CSAR Benchmark Exercise 2013: Evaluation of Results from a Combined Computational Protein Design, Docking, and Scoring/Ranking Challenge.
Smith, R.D., Damm-Ganamet, K.L., Dunbar, J.B., Ahmed, A., Chinnaswamy, K., Delproposto, J.E., Kubish, G.M., Tinberg, C.E., Khare, S.D., Dou, J., Doyle, L., Stuckey, J.A., Baker, D., Carlson, H.A.(2016) J Chem Inf Model 56: 1022-1031
- PubMed: 26419257 
- DOI: https://doi.org/10.1021/acs.jcim.5b00387
- Primary Citation of Related Structures:  
5BVB - PubMed Abstract: 
Community Structure-Activity Resource (CSAR) conducted a benchmark exercise to evaluate the current computational methods for protein design, ligand docking, and scoring/ranking. The exercise consisted of three phases. The first phase required the participants to identify and rank order which designed sequences were able to bind the small molecule digoxigenin. The second phase challenged the community to select a near-native pose of digoxigenin from a set of decoy poses for two of the designed proteins. The third phase investigated the ability of current methods to rank/score the binding affinity of 10 related steroids to one of the designed proteins (pKd = 4.1 to 6.7). We found that 11 of 13 groups were able to correctly select the sequence that bound digoxigenin, with most groups providing the correct three-dimensional structure for the backbone of the protein as well as all atoms of the active-site residues.
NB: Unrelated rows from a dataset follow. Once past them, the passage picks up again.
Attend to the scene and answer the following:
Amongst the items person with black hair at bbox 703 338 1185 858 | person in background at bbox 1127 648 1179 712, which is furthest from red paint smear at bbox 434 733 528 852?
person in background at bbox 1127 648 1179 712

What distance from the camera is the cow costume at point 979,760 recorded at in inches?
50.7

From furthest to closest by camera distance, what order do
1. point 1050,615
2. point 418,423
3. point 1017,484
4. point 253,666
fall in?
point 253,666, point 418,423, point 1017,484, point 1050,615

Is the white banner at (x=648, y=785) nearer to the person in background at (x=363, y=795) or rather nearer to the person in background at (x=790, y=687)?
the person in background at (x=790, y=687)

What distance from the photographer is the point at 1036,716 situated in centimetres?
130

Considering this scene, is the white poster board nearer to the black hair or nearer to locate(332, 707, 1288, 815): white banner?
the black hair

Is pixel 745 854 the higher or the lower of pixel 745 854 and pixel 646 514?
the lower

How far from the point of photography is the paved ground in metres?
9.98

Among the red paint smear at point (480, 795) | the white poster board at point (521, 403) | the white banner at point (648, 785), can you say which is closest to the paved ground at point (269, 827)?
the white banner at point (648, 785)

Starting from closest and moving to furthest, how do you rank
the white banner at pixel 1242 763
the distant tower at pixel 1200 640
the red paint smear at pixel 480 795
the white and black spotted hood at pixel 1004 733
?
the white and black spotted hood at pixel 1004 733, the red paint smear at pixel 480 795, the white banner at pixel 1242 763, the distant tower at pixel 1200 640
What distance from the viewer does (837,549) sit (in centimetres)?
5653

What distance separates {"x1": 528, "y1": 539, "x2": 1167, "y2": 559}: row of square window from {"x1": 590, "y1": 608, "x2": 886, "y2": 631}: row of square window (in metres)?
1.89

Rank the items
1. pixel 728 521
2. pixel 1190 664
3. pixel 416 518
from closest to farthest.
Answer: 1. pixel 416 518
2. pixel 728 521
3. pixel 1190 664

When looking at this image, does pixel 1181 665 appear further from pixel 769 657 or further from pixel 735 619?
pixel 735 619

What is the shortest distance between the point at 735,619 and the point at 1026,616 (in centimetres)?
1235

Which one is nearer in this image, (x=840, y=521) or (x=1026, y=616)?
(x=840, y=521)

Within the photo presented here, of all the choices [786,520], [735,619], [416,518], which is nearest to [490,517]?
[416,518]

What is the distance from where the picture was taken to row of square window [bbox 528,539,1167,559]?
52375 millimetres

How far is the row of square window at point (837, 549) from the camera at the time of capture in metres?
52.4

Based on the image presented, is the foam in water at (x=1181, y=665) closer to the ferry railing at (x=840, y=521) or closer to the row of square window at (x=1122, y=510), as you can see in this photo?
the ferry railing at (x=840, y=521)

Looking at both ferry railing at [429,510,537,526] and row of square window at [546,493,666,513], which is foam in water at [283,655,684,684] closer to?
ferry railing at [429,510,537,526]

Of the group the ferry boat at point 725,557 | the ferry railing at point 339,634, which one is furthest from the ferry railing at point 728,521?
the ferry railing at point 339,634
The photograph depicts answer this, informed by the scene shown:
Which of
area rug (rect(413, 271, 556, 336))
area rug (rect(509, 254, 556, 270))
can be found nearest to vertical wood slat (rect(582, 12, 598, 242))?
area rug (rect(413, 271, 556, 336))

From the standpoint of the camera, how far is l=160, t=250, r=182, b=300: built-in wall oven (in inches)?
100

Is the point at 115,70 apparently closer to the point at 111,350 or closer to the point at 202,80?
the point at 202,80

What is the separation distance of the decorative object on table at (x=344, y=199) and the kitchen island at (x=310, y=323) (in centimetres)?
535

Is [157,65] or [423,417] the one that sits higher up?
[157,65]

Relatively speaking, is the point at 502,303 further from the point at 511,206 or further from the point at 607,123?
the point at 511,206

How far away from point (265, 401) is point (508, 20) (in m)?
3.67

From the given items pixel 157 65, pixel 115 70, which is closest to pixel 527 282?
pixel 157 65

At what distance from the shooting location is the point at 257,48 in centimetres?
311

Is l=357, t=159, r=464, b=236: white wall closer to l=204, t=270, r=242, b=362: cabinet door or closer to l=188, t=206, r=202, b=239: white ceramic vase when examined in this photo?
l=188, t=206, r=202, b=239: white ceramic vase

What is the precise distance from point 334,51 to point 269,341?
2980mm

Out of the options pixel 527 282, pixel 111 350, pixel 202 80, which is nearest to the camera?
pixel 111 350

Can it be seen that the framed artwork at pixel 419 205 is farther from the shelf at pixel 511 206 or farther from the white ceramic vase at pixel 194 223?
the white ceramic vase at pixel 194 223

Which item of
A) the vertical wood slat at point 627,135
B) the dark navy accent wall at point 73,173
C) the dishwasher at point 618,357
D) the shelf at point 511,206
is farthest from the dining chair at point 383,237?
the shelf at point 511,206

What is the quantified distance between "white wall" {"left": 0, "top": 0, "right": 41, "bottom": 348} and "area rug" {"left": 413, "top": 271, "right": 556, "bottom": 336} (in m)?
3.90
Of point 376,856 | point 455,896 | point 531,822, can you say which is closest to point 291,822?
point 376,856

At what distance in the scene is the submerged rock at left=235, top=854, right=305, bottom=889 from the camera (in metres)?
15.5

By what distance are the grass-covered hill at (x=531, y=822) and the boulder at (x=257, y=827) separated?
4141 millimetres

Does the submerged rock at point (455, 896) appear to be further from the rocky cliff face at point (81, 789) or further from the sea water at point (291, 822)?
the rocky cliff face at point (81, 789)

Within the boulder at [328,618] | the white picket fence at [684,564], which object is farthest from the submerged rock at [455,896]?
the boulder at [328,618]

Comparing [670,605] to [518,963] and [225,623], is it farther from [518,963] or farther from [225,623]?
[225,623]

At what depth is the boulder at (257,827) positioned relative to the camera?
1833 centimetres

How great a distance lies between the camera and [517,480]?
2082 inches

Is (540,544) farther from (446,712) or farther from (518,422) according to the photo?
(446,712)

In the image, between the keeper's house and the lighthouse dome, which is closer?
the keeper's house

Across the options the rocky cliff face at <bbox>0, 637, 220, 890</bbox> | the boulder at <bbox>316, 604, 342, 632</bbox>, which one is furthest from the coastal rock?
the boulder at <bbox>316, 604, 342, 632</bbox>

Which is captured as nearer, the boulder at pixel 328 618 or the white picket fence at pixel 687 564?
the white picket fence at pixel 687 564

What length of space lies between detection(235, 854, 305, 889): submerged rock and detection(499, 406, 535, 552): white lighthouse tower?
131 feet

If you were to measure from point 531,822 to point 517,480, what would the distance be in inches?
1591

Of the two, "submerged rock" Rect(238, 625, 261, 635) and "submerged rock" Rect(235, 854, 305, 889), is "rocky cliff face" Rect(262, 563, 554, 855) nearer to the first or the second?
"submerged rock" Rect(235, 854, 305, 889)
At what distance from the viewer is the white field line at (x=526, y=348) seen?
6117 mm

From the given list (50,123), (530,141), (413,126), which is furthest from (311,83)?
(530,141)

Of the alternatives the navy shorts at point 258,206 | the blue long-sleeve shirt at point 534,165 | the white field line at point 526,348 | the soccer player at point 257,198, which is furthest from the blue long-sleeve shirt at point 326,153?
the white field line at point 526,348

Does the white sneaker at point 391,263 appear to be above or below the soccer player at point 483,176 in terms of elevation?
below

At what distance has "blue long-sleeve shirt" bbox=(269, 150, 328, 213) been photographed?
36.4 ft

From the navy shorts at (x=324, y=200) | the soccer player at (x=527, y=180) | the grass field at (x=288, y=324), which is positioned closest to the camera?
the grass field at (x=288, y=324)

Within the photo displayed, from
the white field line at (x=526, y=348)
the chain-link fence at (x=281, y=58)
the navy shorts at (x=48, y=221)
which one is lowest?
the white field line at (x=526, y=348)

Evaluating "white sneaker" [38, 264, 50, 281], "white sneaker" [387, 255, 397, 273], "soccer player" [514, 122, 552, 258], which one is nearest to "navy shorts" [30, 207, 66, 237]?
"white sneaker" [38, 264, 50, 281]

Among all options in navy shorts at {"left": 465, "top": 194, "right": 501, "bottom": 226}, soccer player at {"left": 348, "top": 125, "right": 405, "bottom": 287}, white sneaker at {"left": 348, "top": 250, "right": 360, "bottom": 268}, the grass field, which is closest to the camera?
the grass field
Eleven of the 14 groups were able to select the appropriate pose from a set of plausible decoy poses. The ability to predict absolute binding affinities is still a difficult task, as 8 of 14 groups were able to correlate scores to affinity (Pearson-r > 0.7) of the designed protein for congeneric steroids and only 5 of 14 groups were able to correlate the ranks of the 10 related ligands (Spearman-ρ > 0.7).
Organizational Affiliation: 
Department of Medicinal Chemistry, University of Michigan , 428 Church Street, Ann Arbor, Michigan 48109-1065, United States.